Mit 12 wunderschön illustrierten wundersamen Geschichten präsentieren sich 12 chinesische Manhua-Zeichnerinnen in der Comic-Anthologie "China Girls". Sie erzählen persönliche Abenteuer und Träume...




... und stellen darin die Werte des alltäglichen Lebens in Frage.

"Manhua" ist der chinesische Begriff für "Comic". Außerhalb von China bezeichnet Manhua chinesische Comics, ebenso wie "Manga" für japanische, und "Manwhaa" für südkoreanische Comics steht. Sie bedienen sich stilistisch bei den Anime-Filmen, beim Zeichentrick und der Comic-Literatur. Die Manhua, auch Hong Kong Comics genannt, haben jedoch ihre eigenen stilistischen, thematischen und inhaltlichen Besonderheiten. Sie beschäftigen sich mit den kulturellen und sozialen Veränderungen in der chinesischen Gesellschaft. Dabei spielt auch der besondere chinesische Humor und die seit Anfang des 19. Jahrhunderts bestehende chinesische Comic-Tradition eine Rolle.

In den Comics werden Dinge benennbar, die noch immer in den chinesischen Medien tabuisiert sind: Lesbische Liebe, psychische Störungen, das Verhältnis zu Tieren. Auch Trauer, Trennung und die Schwierigkeiten moderner chinesischer Frauen sind Themen, die außerhalb der Comics nicht viel Raum bekommen. Da die Manhua jedoch wegen ihrer Beliebtheit wirtschaftlich erfolgreich sind, werden sie zu einer Nische, in der Unaussprechliches dargestellt werden kann.

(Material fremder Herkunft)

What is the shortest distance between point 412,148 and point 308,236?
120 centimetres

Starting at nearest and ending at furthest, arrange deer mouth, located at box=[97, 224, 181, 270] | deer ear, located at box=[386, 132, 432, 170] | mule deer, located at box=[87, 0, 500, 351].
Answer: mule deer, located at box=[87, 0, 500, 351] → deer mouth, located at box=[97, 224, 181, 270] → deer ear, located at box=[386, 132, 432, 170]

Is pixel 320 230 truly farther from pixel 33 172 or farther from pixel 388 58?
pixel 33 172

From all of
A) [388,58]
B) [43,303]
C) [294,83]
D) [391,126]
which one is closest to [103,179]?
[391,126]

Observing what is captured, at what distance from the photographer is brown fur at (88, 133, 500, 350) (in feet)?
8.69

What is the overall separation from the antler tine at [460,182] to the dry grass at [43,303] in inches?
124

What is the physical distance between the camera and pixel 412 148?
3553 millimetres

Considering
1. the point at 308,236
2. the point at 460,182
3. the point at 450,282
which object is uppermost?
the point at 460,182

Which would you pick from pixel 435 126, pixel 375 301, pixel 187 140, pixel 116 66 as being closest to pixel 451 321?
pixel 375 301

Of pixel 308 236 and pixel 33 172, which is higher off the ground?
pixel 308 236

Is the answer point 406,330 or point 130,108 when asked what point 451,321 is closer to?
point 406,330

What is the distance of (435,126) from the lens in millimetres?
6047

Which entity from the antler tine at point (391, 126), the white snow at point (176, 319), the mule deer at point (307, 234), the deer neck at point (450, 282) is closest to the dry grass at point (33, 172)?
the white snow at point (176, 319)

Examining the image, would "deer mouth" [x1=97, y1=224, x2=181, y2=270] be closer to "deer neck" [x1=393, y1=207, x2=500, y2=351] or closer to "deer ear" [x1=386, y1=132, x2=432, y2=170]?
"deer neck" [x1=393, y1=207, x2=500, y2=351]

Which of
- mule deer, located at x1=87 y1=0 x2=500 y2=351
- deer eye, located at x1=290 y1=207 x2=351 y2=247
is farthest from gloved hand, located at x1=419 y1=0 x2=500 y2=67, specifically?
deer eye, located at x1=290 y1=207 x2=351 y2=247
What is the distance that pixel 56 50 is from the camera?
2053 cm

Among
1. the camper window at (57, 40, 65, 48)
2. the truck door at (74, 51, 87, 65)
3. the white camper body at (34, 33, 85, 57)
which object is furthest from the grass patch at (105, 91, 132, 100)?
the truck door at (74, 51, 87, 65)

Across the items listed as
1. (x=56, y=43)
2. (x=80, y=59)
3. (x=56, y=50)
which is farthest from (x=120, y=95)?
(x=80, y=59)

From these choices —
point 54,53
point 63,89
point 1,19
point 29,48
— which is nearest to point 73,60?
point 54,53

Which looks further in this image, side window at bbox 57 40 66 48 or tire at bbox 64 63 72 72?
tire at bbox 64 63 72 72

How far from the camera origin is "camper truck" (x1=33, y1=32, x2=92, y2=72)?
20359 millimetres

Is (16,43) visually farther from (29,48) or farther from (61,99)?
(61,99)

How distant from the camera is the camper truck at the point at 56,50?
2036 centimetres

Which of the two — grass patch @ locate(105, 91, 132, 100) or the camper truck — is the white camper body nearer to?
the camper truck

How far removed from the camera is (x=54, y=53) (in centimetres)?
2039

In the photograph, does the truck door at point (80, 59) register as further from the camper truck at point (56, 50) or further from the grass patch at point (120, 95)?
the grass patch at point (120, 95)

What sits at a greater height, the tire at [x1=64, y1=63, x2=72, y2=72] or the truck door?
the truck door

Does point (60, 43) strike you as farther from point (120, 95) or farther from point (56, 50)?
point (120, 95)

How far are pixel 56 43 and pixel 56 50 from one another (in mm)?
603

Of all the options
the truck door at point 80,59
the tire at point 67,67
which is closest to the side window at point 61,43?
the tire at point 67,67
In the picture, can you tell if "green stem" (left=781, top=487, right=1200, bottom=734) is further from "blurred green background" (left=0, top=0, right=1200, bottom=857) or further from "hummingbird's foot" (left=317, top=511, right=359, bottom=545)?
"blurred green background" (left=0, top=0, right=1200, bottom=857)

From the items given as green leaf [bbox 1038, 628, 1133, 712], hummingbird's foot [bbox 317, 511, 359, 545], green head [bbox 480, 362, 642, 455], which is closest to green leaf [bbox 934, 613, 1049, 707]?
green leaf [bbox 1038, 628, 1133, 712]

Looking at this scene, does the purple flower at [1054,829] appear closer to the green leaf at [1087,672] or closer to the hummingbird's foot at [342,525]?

"China Girls", das sind die Autorinnen Rain, Fang Yili, Seduce, Guo Yuan, Little Thunder, Ma Xin, Ji Di, Xi Ying, Coco, Liu Xing, Hu Rong, A Geng.
Jede dieser Künstlerinnen ist in ihrem Genre sehr aktiv und an vielen Projekten beteiligt. Sie haben erfolgreiche Beiträge veröffentlicht, an Anime-Filmen gearbeitet, unterrichten das Zeichnen oder arbeiten als selbständige Künstlerinnen.

Ihre Comics bedienen sich verschiedener Elemente. Sie können unter anderem alte Sagen in ihre Erzählung mit einflechten, wie in der Geschichte "Schlaf, mein Schatz" von Seduce. Eingebettet in ein Gespräch zwischen Mutter und Tochter wird die Sage vom Affenkönig und dem roten Kind erzählt. Am Ende funktioniert die Sage auch als Parabel auf das Verhältnis von Mutter und Kind.

Viele Geschichten behandeln persönliche Erfahrungen, wie Freundschaft ("Chengdu Baby" von Fang Yili und "Violet" von Hu Rong), den schmerzhaften Verlust eines Kindes ("Bonbons" von Ji Di) oder Liebe ("Samenkorn" von A Geng, "Mein Gefangener" von Ma Xin, "Trennung" von Xi Ying).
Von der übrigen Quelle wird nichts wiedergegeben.